Task prompt =>
Could you give the records below again with every "concrete step" renamed to "stone stair" and everything else unchanged? Leave the pictures out of your answer.

================

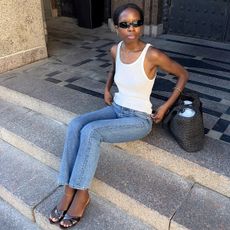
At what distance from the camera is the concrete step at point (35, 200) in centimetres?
222

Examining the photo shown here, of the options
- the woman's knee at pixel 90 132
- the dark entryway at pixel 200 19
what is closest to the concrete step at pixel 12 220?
the woman's knee at pixel 90 132

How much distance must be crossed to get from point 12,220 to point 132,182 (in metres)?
1.02

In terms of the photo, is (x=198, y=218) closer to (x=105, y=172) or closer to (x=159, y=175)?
(x=159, y=175)

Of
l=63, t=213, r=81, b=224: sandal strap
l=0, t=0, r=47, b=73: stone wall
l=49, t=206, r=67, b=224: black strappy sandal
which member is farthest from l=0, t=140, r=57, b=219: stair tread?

================

Response =>
At what distance from the camera is the stone stair at point (35, 200) in centimetres?
222

Examining the photo shown here, of the options
- the woman's knee at pixel 90 132
- the dark entryway at pixel 200 19
what is closest to the stone stair at pixel 12 220?
the woman's knee at pixel 90 132

How much distance must be crossed to get from point 12,220 to point 132,182 (in metres)?
1.02

In terms of the photo, is (x=198, y=218) closer to (x=105, y=172) or closer to (x=159, y=175)?
(x=159, y=175)

Of
l=63, t=213, r=81, b=224: sandal strap
l=0, t=0, r=47, b=73: stone wall
l=49, t=206, r=67, b=224: black strappy sandal
which member is farthest from l=0, t=140, r=57, b=219: stair tread?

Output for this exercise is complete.